+++ Extrait à lire
On ne s’indigne plus de rien. Ce qui, hier encore, aurait scandalisé passe aujourd’hui pour une bonne idée. Et ceux qui proposent ces bonnes idées ne s’embarrassent même plus de prendre des pincettes. On y va direct et sans complexe, à balles réelles.
« Mieux que des cours particuliers : du soutien scolaire toute l’année. » « Le tout à prix plancher. » « Donnés par des enseignants qualifiés. » « Tu souhaites créer une antenne dans ton école ? Contacte notre responsable. »
L’ASBL Enseignons.be propose aux parents d’inscrire leurs enfants à des cours de soutien scolaire organisés le mercredi après-midi. Ces cours sont donnés dans les locaux
des écoles qui acceptent, semble-t-il, de participer à leur promotion et sont pris en charge par des enseignants qui seront payés 1300 euros par an (pour combien de prestations ?) Les élèves seraient regroupés par groupes de 7 élèves maximum et paieraient 10 euros l’heure. Par ce système, Enseignons.be affirme épargner aux parents le recours aux leçons particulières couteuses et ne répondant pas vraiment à leurs attentes. Et les cibles sont nommées : « Les cours posant le plus de soucis aux
étudiants : mathématiques, langues, sciences et français, plus CEB et CE1D. »
++++++
## [Consignes]
1) Énumérez tout ce que l'extrait sur le soutien scolaire cite parmi les cours posant le plus de soucis aux étudiants.
2) Recopiez fidèlement le passage de l'extrait sur le soutien scolaire qui va de « On ne s’indigne » jusqu'à « à balles réelles. » inclus.
3) Selon l'extrait sur le soutien scolaire, combien chaque élève paierait-il par heure de cours ?
+++ Enregistrements
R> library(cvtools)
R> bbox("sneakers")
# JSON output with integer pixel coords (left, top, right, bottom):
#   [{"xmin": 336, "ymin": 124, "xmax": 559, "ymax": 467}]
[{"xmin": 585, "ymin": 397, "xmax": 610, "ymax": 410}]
++++++
## [Réponses rédigées]
1)
- Mathématiques
- Langues
- Sciences
- Français
- CEB
- CE1D

2)
On ne s’indigne plus de rien. Ce qui, hier encore, aurait scandalisé passe aujourd’hui pour une bonne idée. Et ceux qui proposent ces bonnes idées ne s’embarrassent même plus de prendre des pincettes. On y va direct et sans complexe, à balles réelles.

3) Chaque élève paierait 10 euros l'heure.